Hey!! I recognize you from the "other" board... y'know, the one with the President who doesn't seem to think that Eastern theology and tradition represent an appropriate Catholic Answer... (no matter - I'm still goin' back!) wink

But I digress...

My wife and I are a very happy bi-ritual couple, even now, 29+ years and three kids later! She loves her Roman Catholicism, and I'm certainly good with that - you gotta be able to put the emphasis on the word "Catholicism," not the "Roman" or the "Byzantine" part! One of the keys to our success was the fact that we were mutually introduced to each others' rite long before we were married. As a child, I had a lot of exposure to both rites (I am, in fact, the product of a bi-ritual marriage myself - RC mother, BC father). I introduced my now-wife to the Byzantine Church while we were still dating. She obviously found it "strange" at first, but is now just as comfortable as a cradle BC, even to the point of being able to rattle off many of our Slavonic terms and greetings!

We were married in a Roman Catholic ceremony - this required a written dispensation from my BC bishop that included the condition that any children from our union be baptized and chrismated in the Byzantine Church. This was, in fact, the case with all three of our children, who are "officially" Byzantine, as am I.

For many years we split both our worship and financial affiliation between both Churches. This can be a bit tough on the pocketbook, but it can be done. Today, due to geographic constraints, most of our participation and financial support is at a wonderful RC parish in which we are currently registered and very active, with trips to the closest BC Church becoming all-too-rare "special events" for us.

As I said, our children were all baptized and chrismated in the Byzantine Church. All three, however, recieved their First Communion in the Roman Church, as well as their formal CCD training. The "problems" (and that's really too strong a word) with this arrangement were twofold:

1. My two boys apparently inherited their stubborn streak from me and always insisted on making the Sign of the Cross right-to-left, dispite the protests of their CCD teachers!

Supplied records:
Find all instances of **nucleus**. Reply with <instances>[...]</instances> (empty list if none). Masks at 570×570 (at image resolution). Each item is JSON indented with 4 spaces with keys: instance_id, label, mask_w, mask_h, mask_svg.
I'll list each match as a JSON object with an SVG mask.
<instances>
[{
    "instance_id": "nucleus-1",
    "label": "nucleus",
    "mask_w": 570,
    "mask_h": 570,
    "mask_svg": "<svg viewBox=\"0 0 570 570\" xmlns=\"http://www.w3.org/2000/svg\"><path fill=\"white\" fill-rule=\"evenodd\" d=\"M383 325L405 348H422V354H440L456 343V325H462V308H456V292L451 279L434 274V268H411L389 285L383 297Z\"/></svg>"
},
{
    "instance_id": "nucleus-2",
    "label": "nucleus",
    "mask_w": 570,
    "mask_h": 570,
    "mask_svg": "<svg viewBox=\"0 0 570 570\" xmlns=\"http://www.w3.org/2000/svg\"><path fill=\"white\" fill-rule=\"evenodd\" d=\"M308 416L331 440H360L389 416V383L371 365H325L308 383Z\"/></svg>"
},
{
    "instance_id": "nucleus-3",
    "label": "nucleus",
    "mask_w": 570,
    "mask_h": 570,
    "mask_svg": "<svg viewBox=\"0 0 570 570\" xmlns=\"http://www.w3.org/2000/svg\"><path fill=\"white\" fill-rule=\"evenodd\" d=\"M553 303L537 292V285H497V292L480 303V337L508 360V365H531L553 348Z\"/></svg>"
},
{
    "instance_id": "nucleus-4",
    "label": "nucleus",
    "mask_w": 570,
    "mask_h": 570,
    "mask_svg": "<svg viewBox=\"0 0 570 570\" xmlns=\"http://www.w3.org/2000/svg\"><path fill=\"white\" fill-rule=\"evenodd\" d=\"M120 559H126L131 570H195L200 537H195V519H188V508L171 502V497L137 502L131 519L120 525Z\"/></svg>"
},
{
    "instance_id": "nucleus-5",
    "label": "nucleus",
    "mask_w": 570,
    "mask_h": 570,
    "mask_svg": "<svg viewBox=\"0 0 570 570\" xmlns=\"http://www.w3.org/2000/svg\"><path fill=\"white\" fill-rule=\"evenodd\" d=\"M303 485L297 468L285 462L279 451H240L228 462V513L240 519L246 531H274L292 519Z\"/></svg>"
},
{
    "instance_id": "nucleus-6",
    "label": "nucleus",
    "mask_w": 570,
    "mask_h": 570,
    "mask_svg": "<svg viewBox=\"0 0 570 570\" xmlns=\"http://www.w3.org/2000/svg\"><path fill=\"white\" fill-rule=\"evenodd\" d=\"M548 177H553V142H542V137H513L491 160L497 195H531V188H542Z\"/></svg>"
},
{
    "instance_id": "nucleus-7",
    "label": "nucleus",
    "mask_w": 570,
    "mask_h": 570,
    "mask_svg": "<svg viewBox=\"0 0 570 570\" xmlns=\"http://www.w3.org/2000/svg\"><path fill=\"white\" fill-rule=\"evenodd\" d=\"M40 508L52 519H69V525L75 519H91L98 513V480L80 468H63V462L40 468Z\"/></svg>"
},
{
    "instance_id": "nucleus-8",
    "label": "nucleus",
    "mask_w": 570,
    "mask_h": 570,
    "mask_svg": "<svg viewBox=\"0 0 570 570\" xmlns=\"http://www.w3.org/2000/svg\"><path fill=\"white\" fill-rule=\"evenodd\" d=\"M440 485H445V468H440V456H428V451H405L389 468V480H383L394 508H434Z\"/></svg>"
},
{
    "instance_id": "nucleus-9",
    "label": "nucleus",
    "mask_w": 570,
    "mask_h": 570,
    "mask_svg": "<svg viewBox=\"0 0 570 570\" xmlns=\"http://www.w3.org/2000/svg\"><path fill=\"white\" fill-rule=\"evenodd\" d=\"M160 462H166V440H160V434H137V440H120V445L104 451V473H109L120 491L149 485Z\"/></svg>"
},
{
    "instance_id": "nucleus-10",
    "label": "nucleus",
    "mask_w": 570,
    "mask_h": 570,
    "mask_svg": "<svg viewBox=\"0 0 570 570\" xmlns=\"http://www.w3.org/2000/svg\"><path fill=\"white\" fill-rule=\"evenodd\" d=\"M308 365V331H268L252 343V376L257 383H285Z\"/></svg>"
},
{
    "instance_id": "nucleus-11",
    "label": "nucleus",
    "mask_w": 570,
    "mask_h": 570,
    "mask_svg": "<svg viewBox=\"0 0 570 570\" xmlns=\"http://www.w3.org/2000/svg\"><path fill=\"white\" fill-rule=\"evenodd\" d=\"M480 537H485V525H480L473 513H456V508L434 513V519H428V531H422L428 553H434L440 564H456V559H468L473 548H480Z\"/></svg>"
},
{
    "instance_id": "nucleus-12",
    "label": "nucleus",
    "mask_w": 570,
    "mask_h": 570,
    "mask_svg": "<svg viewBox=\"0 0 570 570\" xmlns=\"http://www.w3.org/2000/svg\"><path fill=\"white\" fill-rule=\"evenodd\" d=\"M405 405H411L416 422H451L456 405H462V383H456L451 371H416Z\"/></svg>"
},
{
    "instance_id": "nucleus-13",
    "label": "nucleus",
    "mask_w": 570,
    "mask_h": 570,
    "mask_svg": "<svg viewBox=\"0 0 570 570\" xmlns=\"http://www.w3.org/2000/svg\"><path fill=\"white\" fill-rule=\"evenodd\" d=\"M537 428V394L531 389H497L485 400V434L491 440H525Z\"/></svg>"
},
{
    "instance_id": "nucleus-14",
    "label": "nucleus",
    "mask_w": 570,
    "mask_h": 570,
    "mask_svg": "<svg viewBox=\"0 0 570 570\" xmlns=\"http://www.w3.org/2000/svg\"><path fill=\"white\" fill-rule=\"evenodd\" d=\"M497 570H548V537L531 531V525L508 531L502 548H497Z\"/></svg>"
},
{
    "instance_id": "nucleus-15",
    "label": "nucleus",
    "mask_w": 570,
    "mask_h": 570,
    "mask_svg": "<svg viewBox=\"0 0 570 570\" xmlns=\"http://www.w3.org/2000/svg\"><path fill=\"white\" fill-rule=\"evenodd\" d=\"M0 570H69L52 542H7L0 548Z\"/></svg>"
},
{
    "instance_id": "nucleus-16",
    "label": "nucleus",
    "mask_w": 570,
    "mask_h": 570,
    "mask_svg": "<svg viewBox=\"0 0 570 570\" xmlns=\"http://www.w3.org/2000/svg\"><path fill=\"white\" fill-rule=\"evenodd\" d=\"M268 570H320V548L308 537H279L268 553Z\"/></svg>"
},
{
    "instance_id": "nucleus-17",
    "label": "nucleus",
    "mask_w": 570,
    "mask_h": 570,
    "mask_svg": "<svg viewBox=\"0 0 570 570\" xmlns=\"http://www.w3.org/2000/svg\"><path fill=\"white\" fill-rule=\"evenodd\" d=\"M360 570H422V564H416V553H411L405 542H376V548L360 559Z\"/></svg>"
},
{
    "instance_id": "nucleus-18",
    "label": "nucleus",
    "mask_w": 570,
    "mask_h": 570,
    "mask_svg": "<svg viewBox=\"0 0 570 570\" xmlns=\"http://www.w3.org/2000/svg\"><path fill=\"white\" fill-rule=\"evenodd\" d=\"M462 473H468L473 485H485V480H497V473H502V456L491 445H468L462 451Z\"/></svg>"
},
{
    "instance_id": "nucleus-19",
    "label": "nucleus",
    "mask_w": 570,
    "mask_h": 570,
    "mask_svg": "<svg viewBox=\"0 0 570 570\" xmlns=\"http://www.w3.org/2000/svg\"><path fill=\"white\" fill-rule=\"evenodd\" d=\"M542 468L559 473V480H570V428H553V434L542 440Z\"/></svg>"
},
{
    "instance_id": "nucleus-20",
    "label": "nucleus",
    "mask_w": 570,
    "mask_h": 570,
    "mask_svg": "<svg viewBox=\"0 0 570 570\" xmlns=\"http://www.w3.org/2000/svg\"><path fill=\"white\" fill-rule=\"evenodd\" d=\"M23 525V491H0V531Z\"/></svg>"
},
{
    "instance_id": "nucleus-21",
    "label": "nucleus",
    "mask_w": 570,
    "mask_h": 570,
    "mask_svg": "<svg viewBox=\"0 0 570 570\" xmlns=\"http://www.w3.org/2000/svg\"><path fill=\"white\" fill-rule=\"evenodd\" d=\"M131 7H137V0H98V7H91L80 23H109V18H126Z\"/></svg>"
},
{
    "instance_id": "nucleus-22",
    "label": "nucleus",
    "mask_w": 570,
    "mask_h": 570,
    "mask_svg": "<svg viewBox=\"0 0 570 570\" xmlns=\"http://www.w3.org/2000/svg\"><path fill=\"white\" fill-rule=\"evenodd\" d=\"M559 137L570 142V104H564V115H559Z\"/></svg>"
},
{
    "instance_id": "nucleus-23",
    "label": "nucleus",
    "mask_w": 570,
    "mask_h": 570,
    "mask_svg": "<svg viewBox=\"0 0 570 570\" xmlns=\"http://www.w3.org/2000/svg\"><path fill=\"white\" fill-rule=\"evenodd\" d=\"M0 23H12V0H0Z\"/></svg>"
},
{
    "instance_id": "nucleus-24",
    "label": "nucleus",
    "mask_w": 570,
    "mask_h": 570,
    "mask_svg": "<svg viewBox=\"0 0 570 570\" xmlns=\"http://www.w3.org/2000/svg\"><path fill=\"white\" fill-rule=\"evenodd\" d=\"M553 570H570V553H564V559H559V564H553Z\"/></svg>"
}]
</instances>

Required work:
(1) Report every line of the records that contains the string "with".
(2) Continue the post about a bi-ritual Catholic marriage from its last sentence.

The replies:
(1)
Find all instances of **nucleus**. Reply with <instances>[...]</instances> (empty list if none). Masks at 570×570 (at image resolution). Each item is JSON indented with 4 spaces with keys: instance_id, label, mask_w, mask_h, mask_svg.
I'll list each match as a JSON object with an SVG mask.

(2)
2. Confirmation took a bit of explaining on my part to the RC CCD teachers. As a Sacrament of Initiation, Confirmation/Chrismation can only be administered once. My two oldest participated fully in their CCD class' confirmation exercises and preparation activities, even participating in the ceremony itself - I did, however, need to explain to the confirming bishop ahead of time that they were Eastern Catholic and had been chrismated at their baptism. He gave them a special blessing instead as they approached (our youngest has yet to go through this). It really turned out very nice and remains a memorable event in their lives.

My "side" of the family has always had deep Eastern Catholic roots - My wife's "side" are all loyal Roman Catholics. Even though she herself understands Eastern Catholicism, her family is still a bit in the dark. I know they "know" we are Catholic, but I get the feeling that they're reeeeeally not too sure "how Catholic" we are! :rolleyes: Nothing said, mind you, but you can sometimes see it in their faces. For example, you could hear an audiable "gasp" as Father raised our first-born above his head to present him at the altar during his baptism (they were "prepped" for this by the time the second and third baptisms came around!).

My advice? First and foremost, try to introduce her to the Eastern Church NOW! Don't wait until your future family arrangement becomes an either/or situation. And if it turns out that you ultimately do not marry this girl, well, she'll be all the richer a person because of your efforts! Remember, too, that as a Catholic, you are free to worship and partake of the Holy Mysteries in any Catholic Church. You need not "formally" transfer Churches. The riches of the Eastern Churches are there, just waiting for any Catholic to freely experience them! Embracing the East does not necessarily mean forfeiting the West. Rather, embrace "Catholicism" in all its many "flavors." Works for my family!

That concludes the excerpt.